─── Given text ───

I guess that was back when udev did not kill processes. There were issues with this as processes tended to accumulate and stuff.

Of course you can not sandbox processes started by udev via RUN, which is trivial using other means I will not name here.

I can think of several options:

• stick with an old version of udev that still allows this

• use a udev replacement that does not have this problem

• write something that watches udev and starts/stops things for it

Unfortunately all of these require the distribution to put in effort, which makes all of them rather unsuited as a quick work-around.

The second step will cause the X server to be started as root, which is a really bad idea(TM). The first step might already do that (since Xwrapper defaults to "auto").

https://media.ccc.de/v/30C3_-_5499_-_en … n_sprundel has an introduction to X server security.

Check https://ci.devuan.org/view/All/builds: All builds Devuan developers are listed there (both the successful ones and the failed attempts). Note that only the packages changed by Devuan will show up in this list. The vast majority of packages is taken straight from Debian servers without any changes applied. From what I understand the process of importing packages from Debian to Devuan does not take all Debian security repositories into account right now though (IIRC Jessie is covered though). This is planned to get fixed in the next version of the merge server.

For now, you better double-check ci.devuan.org for the last successful build of Devuan packages effected by Debian security updates. You might want to also check that the security updates from Debian actually reach your system.

─── Provided data ───

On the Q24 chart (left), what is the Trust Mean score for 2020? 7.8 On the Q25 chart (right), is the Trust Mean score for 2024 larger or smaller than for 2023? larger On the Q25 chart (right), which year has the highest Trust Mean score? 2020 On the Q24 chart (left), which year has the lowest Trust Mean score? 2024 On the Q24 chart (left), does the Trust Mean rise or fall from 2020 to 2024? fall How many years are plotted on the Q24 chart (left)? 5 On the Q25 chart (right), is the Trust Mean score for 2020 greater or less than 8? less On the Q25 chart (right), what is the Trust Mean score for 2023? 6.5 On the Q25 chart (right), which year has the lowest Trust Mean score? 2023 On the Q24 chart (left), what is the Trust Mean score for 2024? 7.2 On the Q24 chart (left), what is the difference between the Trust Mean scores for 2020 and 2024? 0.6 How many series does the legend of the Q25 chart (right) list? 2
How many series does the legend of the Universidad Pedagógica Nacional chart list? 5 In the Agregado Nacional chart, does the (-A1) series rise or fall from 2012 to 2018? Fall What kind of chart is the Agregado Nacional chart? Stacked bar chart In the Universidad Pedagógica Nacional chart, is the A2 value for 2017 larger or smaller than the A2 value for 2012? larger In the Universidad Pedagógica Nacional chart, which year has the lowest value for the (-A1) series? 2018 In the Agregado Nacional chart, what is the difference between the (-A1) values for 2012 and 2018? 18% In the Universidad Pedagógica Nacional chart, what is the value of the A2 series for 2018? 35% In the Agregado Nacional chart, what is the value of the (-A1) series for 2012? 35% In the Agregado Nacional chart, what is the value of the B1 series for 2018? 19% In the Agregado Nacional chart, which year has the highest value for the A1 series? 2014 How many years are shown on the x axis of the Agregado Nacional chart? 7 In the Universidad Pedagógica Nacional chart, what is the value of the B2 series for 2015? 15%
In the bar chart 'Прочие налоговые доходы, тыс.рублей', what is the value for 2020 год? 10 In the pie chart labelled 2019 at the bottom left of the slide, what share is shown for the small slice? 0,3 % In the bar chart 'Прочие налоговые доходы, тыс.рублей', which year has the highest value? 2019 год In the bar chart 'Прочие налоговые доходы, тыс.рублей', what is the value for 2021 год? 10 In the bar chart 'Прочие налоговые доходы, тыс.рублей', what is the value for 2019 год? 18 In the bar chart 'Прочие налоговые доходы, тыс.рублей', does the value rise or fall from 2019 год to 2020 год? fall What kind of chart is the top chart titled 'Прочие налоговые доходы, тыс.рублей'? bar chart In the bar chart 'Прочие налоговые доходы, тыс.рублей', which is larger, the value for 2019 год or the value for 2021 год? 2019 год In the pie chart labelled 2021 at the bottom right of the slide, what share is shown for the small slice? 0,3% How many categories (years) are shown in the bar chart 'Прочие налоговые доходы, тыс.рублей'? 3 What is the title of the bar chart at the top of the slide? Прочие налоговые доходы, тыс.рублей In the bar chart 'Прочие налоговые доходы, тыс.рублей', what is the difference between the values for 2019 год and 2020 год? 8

───

Task 1
Quote the forum post from "Check https://ci.devuan.org/view/All/builds: All" to "the merge server.".
Task 2
List every option the forum post names after "I can think of several options:".

Exercise output 1
Check https://ci.devuan.org/view/All/builds: All builds Devuan developers are listed there (both the successful ones and the failed attempts). Note that only the packages changed by Devuan will show up in this list. The vast majority of packages is taken straight from Debian servers without any changes applied. From what I understand the process of importing packages from Debian to Devuan does not take all Debian security repositories into account right now though (IIRC Jessie is covered though). This is planned to get fixed in the next version of the merge server.

Exercise output 2
- stick with an old version of udev that still allows this
- use a udev replacement that does not have this problem
- write something that watches udev and starts/stops things for it